KSHMR recently announced the launch of his Dharma website, which will give his homonymous record label a brand new direction: creating an online space with tutorials, sample packs and other resources where producers can benefit, learn and improve on their productions.
"This is gonna be a place for producers to come and learn, open up tutorials, open up templates to learn from and have small sample packs from me and from the other artists who release on Dharma," said KSHMR in an announcement for the new website. "I think you're really gonna love it, and I think it's much needed on the internet to have this level of education around music production."
In 2019, he has also collaborated with the likes of Krewella, Timmy Trumpet, Luciana and more. One of his most exciting releases arrived in the form of "Devil Inside Me" with KAAZE featuring vocals from KARRA. The single encapsulated everything KSHMR's sound is about: epic vocals, haunting, dreamlike melodies, and energetic drops.
KSHMR's fans will experience his next performance at Airbeat One in Germany, a festival that revamps itself with a different theme every year. As India marks this year's thematic, it's only natural that we would catch up with the producer before the festival and talk about it - as well as his recent releases, the way he uses storytelling, and more.

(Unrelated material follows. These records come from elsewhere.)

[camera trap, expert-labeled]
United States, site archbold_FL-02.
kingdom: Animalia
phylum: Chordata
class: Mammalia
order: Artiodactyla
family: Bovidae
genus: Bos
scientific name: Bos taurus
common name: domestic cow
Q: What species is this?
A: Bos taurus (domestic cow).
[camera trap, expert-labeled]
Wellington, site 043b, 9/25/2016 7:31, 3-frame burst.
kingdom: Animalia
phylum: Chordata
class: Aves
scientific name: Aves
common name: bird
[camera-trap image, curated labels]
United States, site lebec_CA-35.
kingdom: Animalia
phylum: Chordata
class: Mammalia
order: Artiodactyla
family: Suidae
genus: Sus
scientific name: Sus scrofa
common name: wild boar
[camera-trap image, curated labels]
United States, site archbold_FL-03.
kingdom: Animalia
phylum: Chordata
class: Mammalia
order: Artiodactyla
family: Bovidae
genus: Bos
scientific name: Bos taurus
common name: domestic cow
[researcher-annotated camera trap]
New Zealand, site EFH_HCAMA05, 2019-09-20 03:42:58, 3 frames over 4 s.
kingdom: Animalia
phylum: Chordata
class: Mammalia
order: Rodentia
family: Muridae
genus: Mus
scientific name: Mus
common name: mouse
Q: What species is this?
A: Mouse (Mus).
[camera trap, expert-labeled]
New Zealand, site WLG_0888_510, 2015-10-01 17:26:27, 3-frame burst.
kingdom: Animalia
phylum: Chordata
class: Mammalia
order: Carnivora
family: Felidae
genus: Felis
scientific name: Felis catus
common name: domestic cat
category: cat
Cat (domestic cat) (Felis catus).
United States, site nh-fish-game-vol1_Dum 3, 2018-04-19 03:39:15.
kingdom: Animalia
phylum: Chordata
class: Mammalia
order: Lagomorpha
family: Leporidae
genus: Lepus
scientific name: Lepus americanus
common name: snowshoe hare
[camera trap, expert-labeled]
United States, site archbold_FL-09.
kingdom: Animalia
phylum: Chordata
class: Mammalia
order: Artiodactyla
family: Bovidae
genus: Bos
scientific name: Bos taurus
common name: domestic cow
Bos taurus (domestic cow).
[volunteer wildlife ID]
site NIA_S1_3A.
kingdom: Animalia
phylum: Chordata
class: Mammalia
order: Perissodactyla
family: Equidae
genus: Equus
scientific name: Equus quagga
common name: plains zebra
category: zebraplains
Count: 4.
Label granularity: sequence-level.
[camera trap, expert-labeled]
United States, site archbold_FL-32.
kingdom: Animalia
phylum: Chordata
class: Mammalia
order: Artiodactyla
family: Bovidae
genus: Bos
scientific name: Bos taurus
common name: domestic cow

EDM.com: You just released your new single with KAAZE, “Devil Inside Me” featuring vocals from Karra. Talk to us about the song and how it came to be.
KSHMR: I have to thank KAAZE for sending the original idea; I was already a fan of his and excited to collaborate. After developing the production I felt a vocal would really complete it and KARRA was the first and only person who came to mind. She nailed it on the first try - she is the best rising songwriter I know.
As a creator, how do you incorporate cohesive narratives into your art in relation to the actual music, and how do you want your audience to interpret them?
For me, story and music go hand in hand. I see a story in my mind when I listen to great songs. Whenever I'm making a song, I'm trying to break through to that moment when a story begins to appear. For my live show, I can actually show people a story, fully animated with an original score that weaves in and out of the music. It's special and important to me.
When playing shows, do you find it challenging to mix the more ethnic and experimental side of your music with more contemporary sounds that the audience are more likely to enjoy?
I think the mix of ethnic and dance works quite well if you structure it correctly. You can take people on a unique journey, but must also remember they came to dance and want to hear hard shit.
On the 12th of July, you will be performing for the fourth time in a row at the main stage of Airbeat One in Germany, where after American and Great Britain themes, it’s time for the festival to travel to India. What are your thoughts on this special performance and do you have any expectations on how it will be?
I love Airbeat One and I was beyond excited to hear about the India theme this year. I find it unlikely I contributed to this decision but I plan to make it a special show nonetheless.
There are things to look forward to both in club and festival shows. Do you prefer one over the other?
Generally, I prefer festivals because the setting is more appropriate for the cinematic storytelling at the heart of show.
What is your favorite, and also least favorite release as KSHMR?
My favorite release is probably "Jammu" - one of my first forays into mixing Indian elements with dance, which people received well and gave me the confidence to do more, and ultimately shaped my career. And the video is very special to me, the best I've ever done thanks to director Tyler Yee. My least favorite release is probably "Baila."
How do things look for KSHMR in the future? Do you have any big plans for the rest of 2019 that your fans should know about?
I'm currently working on an EP that's more experimental, ranging in tempos. More immediately the website of my label Dharma Worldwide is launching and will have a wealth of resources for young producers. The site will feature tutorials, templates, samples - really everything a new producer needs to get started.